I want to determine a closed-form expression for the sum $$f(n,m) = \sum_{k_1=1}^n \sum_{k_2=1}^{n-k_1}\dots \sum_{k_m=1}^{n-\sum_{i=1}^{m-1} k_i}1$$ for arbitrary $n$ and $m$. I know that the solution will be a polynomial, so a closed-form solution exists. I have reformulated the problem as the recursion problem $$f(n,m) = \sum_{k=1}^n f(n-k, m-1),$$ $$f(n, 1) = n.$$ However, here I got stuck.
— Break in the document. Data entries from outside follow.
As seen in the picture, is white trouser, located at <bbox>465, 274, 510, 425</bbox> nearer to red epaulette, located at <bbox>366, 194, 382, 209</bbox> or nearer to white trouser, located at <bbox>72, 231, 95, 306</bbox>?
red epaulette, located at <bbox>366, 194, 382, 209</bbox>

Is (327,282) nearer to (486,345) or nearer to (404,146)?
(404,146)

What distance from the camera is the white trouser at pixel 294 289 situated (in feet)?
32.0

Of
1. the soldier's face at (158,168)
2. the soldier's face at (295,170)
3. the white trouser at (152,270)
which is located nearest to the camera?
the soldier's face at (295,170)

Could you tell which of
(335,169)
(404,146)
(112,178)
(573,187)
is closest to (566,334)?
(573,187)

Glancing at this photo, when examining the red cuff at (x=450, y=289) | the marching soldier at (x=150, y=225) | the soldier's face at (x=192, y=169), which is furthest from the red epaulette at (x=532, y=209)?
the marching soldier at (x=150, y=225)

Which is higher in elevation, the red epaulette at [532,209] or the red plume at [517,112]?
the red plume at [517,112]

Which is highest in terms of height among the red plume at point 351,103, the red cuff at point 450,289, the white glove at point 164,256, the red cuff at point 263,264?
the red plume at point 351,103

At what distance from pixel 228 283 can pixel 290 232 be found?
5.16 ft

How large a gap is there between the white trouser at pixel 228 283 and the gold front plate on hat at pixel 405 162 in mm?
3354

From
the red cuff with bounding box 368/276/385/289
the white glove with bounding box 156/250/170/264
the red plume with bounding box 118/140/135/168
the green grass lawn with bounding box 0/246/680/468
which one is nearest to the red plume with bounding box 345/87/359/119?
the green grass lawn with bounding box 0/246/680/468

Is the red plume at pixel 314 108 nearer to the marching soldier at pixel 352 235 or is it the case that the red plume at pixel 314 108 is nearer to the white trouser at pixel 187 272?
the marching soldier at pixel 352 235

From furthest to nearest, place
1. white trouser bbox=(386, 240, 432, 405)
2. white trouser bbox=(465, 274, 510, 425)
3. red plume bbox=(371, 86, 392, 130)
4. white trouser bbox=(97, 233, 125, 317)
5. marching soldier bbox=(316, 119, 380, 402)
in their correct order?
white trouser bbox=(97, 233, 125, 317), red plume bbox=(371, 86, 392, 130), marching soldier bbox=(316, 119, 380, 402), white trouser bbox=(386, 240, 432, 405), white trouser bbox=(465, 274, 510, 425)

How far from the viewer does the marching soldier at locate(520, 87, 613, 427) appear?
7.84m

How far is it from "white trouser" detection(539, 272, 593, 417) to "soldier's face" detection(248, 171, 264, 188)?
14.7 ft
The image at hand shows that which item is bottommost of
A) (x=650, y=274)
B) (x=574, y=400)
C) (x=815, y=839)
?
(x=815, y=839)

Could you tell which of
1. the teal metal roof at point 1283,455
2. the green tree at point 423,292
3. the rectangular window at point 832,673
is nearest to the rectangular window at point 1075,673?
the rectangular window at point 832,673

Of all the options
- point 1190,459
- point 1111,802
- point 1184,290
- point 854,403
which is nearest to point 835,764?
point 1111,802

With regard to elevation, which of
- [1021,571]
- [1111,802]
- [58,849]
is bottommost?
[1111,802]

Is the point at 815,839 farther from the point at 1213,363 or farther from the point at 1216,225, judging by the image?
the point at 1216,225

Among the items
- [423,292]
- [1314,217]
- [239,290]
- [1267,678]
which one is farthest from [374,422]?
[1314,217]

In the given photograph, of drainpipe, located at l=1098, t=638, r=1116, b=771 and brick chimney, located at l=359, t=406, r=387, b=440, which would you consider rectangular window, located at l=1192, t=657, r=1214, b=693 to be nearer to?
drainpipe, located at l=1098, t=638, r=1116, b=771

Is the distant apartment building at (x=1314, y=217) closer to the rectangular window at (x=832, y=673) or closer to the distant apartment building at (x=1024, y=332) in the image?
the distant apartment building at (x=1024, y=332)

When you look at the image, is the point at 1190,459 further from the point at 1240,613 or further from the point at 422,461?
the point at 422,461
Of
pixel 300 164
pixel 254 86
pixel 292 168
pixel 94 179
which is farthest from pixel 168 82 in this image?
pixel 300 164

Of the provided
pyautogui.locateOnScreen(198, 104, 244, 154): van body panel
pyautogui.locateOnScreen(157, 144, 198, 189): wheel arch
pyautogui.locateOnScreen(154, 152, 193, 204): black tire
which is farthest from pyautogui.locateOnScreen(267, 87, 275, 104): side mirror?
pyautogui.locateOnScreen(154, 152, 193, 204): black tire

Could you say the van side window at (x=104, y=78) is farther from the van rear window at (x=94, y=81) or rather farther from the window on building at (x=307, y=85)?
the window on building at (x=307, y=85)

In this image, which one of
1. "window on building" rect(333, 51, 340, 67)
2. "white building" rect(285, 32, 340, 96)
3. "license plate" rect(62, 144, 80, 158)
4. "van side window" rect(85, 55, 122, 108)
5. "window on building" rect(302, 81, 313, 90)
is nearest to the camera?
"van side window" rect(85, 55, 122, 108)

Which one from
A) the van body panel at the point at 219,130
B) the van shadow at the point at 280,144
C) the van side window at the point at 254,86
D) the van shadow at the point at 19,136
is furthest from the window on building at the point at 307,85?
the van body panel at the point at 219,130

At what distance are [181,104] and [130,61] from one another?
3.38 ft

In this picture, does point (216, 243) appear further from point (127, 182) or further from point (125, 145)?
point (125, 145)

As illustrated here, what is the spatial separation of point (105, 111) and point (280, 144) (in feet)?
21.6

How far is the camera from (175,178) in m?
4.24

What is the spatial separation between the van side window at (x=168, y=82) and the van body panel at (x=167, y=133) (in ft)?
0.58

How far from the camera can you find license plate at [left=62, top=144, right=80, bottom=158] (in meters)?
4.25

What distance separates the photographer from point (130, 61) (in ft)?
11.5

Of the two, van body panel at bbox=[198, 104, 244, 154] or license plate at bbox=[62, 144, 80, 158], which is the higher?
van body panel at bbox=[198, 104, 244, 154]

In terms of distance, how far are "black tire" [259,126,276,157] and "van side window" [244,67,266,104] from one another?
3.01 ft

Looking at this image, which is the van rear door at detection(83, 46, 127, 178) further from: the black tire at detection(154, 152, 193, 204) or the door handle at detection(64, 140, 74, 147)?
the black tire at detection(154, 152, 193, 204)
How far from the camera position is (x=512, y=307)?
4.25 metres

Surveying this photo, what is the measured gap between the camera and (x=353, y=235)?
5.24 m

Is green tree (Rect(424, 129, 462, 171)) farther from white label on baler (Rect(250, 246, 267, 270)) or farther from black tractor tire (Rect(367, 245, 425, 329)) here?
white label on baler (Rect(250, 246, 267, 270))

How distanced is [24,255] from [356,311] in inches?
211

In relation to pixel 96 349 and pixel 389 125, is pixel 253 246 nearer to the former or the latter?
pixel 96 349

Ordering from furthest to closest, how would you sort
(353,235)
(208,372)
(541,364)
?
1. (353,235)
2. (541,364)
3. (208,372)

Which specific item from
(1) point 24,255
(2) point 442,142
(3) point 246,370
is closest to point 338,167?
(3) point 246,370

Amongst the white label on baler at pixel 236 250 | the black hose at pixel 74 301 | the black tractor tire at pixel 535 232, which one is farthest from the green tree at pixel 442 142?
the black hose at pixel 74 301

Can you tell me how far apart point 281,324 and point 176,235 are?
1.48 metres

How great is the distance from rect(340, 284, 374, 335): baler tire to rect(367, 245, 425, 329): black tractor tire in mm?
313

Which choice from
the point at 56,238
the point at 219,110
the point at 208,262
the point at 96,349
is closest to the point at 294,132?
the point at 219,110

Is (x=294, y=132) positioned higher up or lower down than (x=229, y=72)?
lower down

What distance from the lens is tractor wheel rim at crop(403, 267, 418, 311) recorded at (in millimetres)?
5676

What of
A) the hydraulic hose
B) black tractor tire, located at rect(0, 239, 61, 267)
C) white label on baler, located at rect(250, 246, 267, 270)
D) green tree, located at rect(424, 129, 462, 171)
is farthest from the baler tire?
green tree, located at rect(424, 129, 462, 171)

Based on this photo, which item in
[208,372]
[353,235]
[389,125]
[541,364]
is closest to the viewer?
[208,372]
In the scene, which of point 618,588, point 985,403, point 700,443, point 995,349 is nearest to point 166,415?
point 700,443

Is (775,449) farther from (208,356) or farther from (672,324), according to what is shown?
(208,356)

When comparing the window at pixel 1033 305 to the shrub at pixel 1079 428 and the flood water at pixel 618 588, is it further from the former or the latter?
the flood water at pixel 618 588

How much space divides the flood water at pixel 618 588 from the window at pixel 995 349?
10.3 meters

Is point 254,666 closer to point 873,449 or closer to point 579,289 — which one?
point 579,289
Does anyone have helpful ideas for me?

Answer 1

Fix $n$ and $m$. For any choice of $k_1, ..., k_m$, let $k_{m+1} = n - \sum_{i=1}^mk_m$. Then the expression you have translates to the number of solutions to the following system of equations: $k_1, \ldots, k_m \geq 1$, $k_{m+1} \geq 0$, and $\sum_{i=1}^{m+1} k_i = n$.

This can be solved by the "stars and bars" counting formula: Letting $k'_i = k_i - 1$ for $i = 1, \ldots, m$ annd $k'_{m+1} = k'_m$, we have $\sum_{i=1}^{m+1}k'_i = n-m$ and $k'_i \geq 0$, the number of solutions to which is $\binom{n-m + (m+1) - 1}{(m+1) - 1)} = \binom{n}{m}$.